Judging by that catch in Cleveland and his respectable .266 batting average that season, he had a solid year for the Sox. But the team dumped him. He spent the last three years of his career playing for Sacremento in the Triple A Pacific League. He came home and managed the Reidsville Luckies for several years in the old Carolina League.
Later, he worked for a Greensboro trucking company for 30 years, rising to terminal manager.
He gets a pension from Major League Baseball.
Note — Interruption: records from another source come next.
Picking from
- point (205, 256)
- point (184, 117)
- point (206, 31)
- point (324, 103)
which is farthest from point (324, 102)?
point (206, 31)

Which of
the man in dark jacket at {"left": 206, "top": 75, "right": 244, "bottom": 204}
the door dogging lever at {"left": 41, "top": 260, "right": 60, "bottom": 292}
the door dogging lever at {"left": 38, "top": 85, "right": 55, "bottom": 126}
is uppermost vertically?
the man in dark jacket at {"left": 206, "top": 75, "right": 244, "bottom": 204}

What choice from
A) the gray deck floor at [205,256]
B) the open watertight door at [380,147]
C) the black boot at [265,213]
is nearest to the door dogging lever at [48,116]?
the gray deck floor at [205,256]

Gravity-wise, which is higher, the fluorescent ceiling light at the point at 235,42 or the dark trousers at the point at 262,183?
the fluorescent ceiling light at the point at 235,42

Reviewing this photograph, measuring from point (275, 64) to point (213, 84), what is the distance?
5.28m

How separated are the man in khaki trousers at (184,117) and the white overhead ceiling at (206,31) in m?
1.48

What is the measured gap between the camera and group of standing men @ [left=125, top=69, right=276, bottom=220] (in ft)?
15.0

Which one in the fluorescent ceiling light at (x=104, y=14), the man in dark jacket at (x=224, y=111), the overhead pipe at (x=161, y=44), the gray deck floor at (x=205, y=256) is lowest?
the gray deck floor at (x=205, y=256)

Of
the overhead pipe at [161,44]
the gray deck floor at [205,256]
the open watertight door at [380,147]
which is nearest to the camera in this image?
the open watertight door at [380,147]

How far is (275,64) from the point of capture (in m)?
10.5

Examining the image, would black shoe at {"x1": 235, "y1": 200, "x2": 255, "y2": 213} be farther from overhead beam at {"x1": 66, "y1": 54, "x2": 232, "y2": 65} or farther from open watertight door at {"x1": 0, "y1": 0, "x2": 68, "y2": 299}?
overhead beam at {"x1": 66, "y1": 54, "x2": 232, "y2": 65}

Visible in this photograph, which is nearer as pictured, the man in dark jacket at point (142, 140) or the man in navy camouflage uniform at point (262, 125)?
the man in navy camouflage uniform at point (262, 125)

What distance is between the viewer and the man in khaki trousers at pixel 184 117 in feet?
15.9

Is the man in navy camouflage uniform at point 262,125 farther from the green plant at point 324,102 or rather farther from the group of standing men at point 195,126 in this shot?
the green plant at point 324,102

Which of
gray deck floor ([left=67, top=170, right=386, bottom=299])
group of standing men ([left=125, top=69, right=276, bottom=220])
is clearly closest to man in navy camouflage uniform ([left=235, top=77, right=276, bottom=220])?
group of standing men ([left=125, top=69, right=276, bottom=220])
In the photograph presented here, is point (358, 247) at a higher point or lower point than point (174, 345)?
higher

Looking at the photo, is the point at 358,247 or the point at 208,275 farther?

He said the most he ever made in a season was $15,000. That's what some major leaguers today make playing a single game, and many of those lack Hodgin's batting statistics.
Since his wife's death, he has lived alone on Farmington Drive, behind Smith High School.
He keeps his hand - literally - in baseball by signing baseball cards collectors send to him.
A Boston sports writer called him last week wanting to know if he was the guy on the White Sox bench in the 1940s that kept yelling at a Boston Red Sox pitcher over some perceived injustice.
The umpire walked over to the dugout and gave Hodgin the thumb - meaning he was tossed from the game. As Hodgin was entering the club house, "the rest of the bench was behind me," he says.
The umpire had given them the heave ho, too, with the stipulation that if Chicago needed substitutes, they could be summoned from the lockeroom.
Hodgin insists he wasn't the one hollering.
His voice remains strong. He still drives and has become an Atlanta Braves fan from years of watching the team on TV.
The game hasn't changed too much, he says, except for the pitchers, who hurl every fifth day instead of four and rarely complete nine innings even if performing well. A special mid-reliever comes in and replaces him. In Hodgin's day, starting pitchers were expected to go the entire nine innings, unless the opposing team got too many hits and runs off him.
But he enjoys watching the game, even with its changes, including the commercials that make the inning changes seem like eternity. In his day, teams had about 60 seconds to hustle off or on the field between innings.